* Opdracht en eisen
Geef alstublieft het deel van de geselecteerde tekst hieronder opnieuw weer dat begint bij de woorden met "De Minister heeft" en eindigt bij "onderzoekers daartoe aanreiken.". Vervang daarin "vervolgonderzoek" door "nadere onderzoek".

* Geselecteerde tekst
'''

Lijst van vragen en antwoorden : Lijst van vragen en antwoorden over de onderzoeksrapporten van de Auditdienst Rijk (ADR) over de Nederlandse Voedsel- en Warenautoriteit (NVWA)
33 835 Nederlandse Voedsel- en Warenautoriteit (NVWA)
Nr. 126 LIJST VAN VRAGEN EN ANTWOORDEN
Vastgesteld 3 juli 2019
De vaste commissie voor Landbouw, Natuur en Voedselkwaliteit heeft een aantal vragen
voorgelegd aan de Minister van Landbouw, Natuur en Voedselkwaliteit
over de brief van 15 april 2019 inzake over de onderzoeksrapporten van de Auditdienst
Rijk (ADR) over de Nederlandse Voedsel- en Warenautoriteit (NVWA) (Kamerstuk 33 835, nr. 118).
De Minister heeft deze vragen beantwoord bij brief van 2 juli 2019. Vragen en antwoorden
zijn hierna afgedrukt.
De voorzitter van de commissie, Kuiken
De adjunct-griffier van de commissie, Leau-Kolkman
1
Acht u de mogelijkheid tot een nieuw onderzoek voor een andere benchmark haalbaar,
nu blijkt dat de gevraagde benchmark in het rapport van de Auditdienst Rijk (ADR)
over de kostenopbouw van tarieven als beperkt wordt beschreven?
Antwoord
In het vervolgonderzoek dat ik instel naar aanleiding van de openstaande vragen na
de ADR-onderzoeken (Kamerstuk 33 835, nr. 118) vind ik een benchmark van groot belang. Daarom is nu de opzet om te benchmarken
waar mogelijk, bijvoorbeeld op componenten zoals bedrijfsvoering(-processen) en overhead. De insteek en scope van deze benchmark hangt af van de mogelijkheden
die de onderzoekers daartoe aanreiken.

'''

* Inhoud dataset
'''

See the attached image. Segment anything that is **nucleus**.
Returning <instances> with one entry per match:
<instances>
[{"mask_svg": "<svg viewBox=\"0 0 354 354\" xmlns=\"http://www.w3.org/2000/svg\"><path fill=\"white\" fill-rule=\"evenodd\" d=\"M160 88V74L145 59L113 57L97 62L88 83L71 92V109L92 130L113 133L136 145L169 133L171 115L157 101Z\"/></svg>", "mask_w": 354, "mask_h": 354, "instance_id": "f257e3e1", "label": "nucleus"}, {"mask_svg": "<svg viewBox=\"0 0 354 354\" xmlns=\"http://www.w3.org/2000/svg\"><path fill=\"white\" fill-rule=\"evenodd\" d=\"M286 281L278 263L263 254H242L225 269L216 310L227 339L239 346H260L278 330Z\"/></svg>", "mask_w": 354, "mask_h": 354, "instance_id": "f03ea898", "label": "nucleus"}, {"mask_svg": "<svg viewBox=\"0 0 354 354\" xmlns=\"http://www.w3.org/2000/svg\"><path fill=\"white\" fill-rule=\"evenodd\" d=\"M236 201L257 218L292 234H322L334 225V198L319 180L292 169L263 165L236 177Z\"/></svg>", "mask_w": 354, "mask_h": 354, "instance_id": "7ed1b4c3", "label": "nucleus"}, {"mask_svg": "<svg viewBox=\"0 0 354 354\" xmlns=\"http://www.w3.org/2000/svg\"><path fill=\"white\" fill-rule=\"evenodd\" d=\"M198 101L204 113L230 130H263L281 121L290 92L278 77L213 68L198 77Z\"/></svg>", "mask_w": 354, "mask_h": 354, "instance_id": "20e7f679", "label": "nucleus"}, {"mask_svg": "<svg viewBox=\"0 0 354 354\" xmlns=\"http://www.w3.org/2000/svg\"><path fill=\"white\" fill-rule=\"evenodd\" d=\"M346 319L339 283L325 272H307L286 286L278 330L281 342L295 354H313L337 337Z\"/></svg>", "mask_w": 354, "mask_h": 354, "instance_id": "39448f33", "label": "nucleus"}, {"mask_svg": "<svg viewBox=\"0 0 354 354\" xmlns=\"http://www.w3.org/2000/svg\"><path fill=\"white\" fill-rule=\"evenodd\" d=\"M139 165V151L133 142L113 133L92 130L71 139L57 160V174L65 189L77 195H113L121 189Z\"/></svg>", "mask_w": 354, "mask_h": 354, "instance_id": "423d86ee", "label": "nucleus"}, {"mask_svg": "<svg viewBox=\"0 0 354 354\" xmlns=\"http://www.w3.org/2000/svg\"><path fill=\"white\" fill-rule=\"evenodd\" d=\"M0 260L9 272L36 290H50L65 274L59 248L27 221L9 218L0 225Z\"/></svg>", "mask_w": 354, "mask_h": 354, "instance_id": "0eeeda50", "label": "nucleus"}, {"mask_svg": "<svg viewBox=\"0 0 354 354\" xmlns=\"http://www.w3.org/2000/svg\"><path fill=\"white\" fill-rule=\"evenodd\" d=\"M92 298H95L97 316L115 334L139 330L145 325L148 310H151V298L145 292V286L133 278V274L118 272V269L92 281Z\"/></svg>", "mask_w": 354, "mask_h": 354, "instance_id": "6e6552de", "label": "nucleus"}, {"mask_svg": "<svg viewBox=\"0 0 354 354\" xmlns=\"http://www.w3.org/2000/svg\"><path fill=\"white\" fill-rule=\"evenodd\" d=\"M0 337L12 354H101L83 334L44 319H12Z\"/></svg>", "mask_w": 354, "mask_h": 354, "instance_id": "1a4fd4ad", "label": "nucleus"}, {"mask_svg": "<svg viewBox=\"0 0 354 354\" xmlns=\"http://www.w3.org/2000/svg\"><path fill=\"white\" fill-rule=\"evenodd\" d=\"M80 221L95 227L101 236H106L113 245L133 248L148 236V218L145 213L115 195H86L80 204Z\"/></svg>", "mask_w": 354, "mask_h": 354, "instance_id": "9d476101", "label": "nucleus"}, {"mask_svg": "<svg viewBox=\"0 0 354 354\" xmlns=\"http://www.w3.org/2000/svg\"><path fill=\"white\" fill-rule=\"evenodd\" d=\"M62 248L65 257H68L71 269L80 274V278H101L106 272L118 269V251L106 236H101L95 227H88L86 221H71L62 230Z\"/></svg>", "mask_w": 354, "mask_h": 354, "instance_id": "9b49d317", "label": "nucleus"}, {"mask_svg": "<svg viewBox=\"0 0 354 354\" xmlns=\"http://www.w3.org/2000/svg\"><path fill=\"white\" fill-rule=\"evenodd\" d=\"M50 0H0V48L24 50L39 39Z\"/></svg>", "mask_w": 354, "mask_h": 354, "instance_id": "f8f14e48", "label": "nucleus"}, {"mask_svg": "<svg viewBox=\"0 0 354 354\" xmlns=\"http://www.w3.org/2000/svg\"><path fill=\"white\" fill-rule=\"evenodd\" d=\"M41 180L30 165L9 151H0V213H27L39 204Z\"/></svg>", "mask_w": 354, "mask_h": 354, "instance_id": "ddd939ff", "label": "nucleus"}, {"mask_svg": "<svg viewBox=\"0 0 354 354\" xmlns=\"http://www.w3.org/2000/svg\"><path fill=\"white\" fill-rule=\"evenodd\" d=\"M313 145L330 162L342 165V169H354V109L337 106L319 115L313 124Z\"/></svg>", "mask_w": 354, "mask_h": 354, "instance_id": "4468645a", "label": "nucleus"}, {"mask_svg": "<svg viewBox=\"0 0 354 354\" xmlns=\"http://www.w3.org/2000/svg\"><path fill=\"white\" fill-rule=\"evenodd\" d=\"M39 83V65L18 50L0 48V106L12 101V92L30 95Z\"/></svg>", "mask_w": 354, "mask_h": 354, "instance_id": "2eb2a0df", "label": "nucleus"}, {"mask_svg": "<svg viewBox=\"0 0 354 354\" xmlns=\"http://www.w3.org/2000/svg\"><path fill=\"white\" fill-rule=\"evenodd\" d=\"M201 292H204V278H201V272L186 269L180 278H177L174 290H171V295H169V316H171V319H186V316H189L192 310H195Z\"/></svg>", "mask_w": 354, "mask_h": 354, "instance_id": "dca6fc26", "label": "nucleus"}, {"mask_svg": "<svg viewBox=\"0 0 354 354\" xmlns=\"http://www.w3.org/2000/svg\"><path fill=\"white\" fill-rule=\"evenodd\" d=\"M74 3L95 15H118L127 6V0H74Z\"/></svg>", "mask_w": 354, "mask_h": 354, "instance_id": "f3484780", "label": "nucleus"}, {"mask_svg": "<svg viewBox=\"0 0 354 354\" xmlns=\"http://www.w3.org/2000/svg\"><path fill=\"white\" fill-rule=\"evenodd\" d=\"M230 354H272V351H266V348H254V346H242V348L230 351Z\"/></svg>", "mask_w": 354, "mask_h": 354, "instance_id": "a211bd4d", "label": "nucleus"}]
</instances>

'''

* Volledig antwoord
De Minister heeft deze vragen beantwoord bij brief van 2 juli 2019. Vragen en antwoorden
zijn hierna afgedrukt.
De voorzitter van de commissie, Kuiken
De adjunct-griffier van de commissie, Leau-Kolkman
1
Acht u de mogelijkheid tot een nieuw onderzoek voor een andere benchmark haalbaar,
nu blijkt dat de gevraagde benchmark in het rapport van de Auditdienst Rijk (ADR)
over de kostenopbouw van tarieven als beperkt wordt beschreven?
Antwoord
In het nadere onderzoek dat ik instel naar aanleiding van de openstaande vragen na
de ADR-onderzoeken (Kamerstuk 33 835, nr. 118) vind ik een benchmark van groot belang. Daarom is nu de opzet om te benchmarken
waar mogelijk, bijvoorbeeld op componenten zoals bedrijfsvoering(-processen) en overhead. De insteek en scope van deze benchmark hangt af van de mogelijkheden
die de onderzoekers daartoe aanreiken.